Texas Tech University

Chatting with Charney

Mark Charney

February 13, 2019

Mark Charney

As we continue to bridge the gaps between scholarship and practice, experiential and traditional education, and process and product, we are noted for supporting research, experimenting with untraditional means of education, and inviting professionals from all over the world to train our dancers and theatre students.

On my 38-hour adventure home from attending the 2nd International Theatre Festival at the American University of Sharjah with three terrific graduate students and our Director or Marketing/Company Manager, I had much time to reflect about the importance of our School of Theatre and Dance's emphasis on gaining an international reputation. The trip home was hellish: lost luggage, two additional TSA screenings (one, in Dallas, which made us miss our flight), and some massive gate confusion in Madrid. But the trip was amazing, as has been all of our international adventures, and so worth the exhaustion upon returning.

Some of you may question why an international presence is so important for a West Texas university, one that is intent on proving it offers an education unlike any other institution in the country. Certainly, we can't worry about international success unless we first achieve a national reputation for excellence, and we are in the process of accomplishing this. In the last seven years--what with WildWind Performance Lab, the Marfa Intensives, the Tennessee Williams Festival, Kennedy Center and American Dance Festival honors, and faculty/students presenting/chairing festivals all over the country—TTU is known for supporting its students and faculty much more than most other universities. We have increased our student body, and we now turn away many graduate students, when we once accepted all who applied; we have a reputation for caring about our students, for mentoring them well, and for providing them with the resources to work in the arts.

As we continue to bridge the gaps between scholarship and practice, experiential and traditional education, and process and product, we are noted for supporting research, experimenting with untraditional means of education, and inviting professionals from all over the world to train our dancers and theatre students. At our accreditation agencies, National Associations for Schools of Theatre and Dance (NAST, NASD), we are held up as models of excellence, and our faculty are invited to lead sessions training other theatre educators to emulate our programs and leadership. For the third year in a row, for example, I've been asked to train leaders both new and returning, and this is quite an honor for a School that wasn't accredited eight years ago, and had 32 infractions our first year.

With Dean Zahler's arrival, he has encouraged us to reach out beyond our national borders to establish partnerships that will impact our School, and although I realized the impact on a theoretical level, it wasn't until we visited Hong Kong, Turkey, Prague, and Sharjah, and then invited students from there here, that I understood it fully.

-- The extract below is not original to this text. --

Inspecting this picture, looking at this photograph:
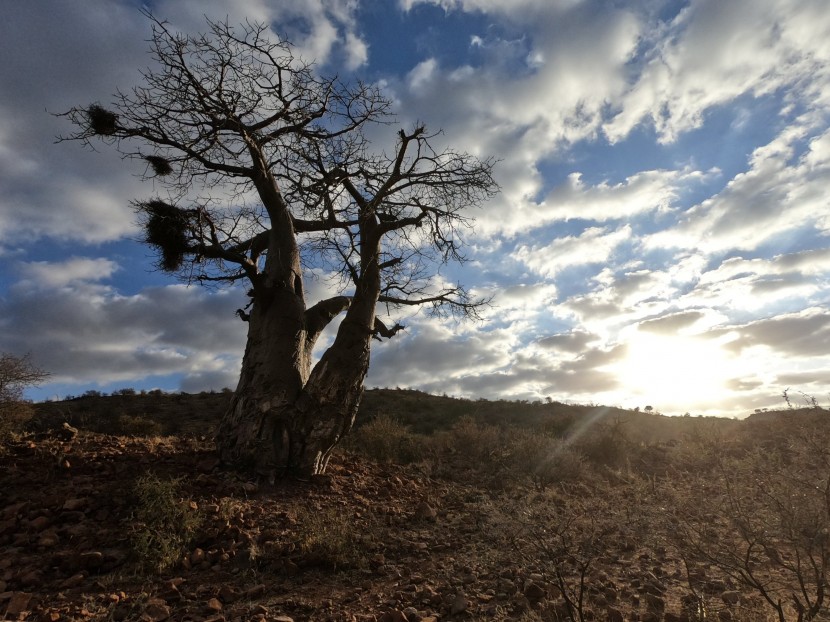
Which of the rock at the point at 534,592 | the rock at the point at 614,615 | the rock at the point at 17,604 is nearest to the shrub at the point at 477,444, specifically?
the rock at the point at 534,592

This past summer, we had 11 guests from The Hong Kong Academy for Performing Arts visit WildWind Performance Lab, two as mentors (acting and dramaturgy), and nine students working alongside with us in acting and playwriting. First observation: the 9 students got in at midnight, claiming, "Texas is so WIDE," and after grabbing a meal from Whataburger and getting to bed around 2 am, they were the first to arrive at the inaugural session, 45 minutes early, to warm up. The nine who traveled to WildWind had competed to come, and although English was a second or third language for most of them, they embraced every challenge, so much so that they gave new meaning to the words diligence and commitment. It's not that our students are inferior, but they did learn much about committing to the physical, and, in turn, the students from Hong Kong embraced the emotional, very new to them. Associate Dean, Janice Poon, remarked that the students who visited with us learned much, and it was evident in the year that followed in their performances and commitment to education, so we will continue that relationship.

Jason Hale, Chair of Theatre at Bilkent University at Turkey, runs a department much like Yale in Ankara. Their 6-8 students are chosen from hundreds of auditionees, and their program runs much like a conservatory, very different from ours. The two students who ventured to Marfa from Ankara were brilliant, funny, and well taught. They not only taught our students to take risks, to communicate beyond language, and to embrace their inner selves, but they learned devising, best collaborative processes, and the value of using the environment to create art.

Win/Win.

Jason Hale is visiting in a week so that we can articulate a Memo of Agreement, encouraging our students and faculty to share resources, and we are in the process of similar agreements with Swaziland, Shanghai, and Singapore. Our students are collaborating individually and collectively with students from all over the world, initiated by friendships they created, and, in doing so, their potential and training as artists and researchers increases tenfold.

So back to our recent adventure to Sharjah. Not only did we present a very successful original, collaboratively-conceived show, Public Domain: A Play with Footnotes, but our grad students both taught and took workshops with international superstars. Cory and I presented a playwriting slam, encouraging nine new students to express their voices in ten-minute plays. When we auditioned, rehearsed and presented these nine new perspectives, it was obvious that students share some of the same concerns worldwide, and that, somehow was comforting to me.

In all of this travel, then, TTU students are learning to realize that world of theatre and dance is a much smaller place than they envisioned, not the opposite, and that embracing an international community of artists not only furthers their education, but also offers untold opportunities for growth, for professional work, and most of all, for true spiritual growth.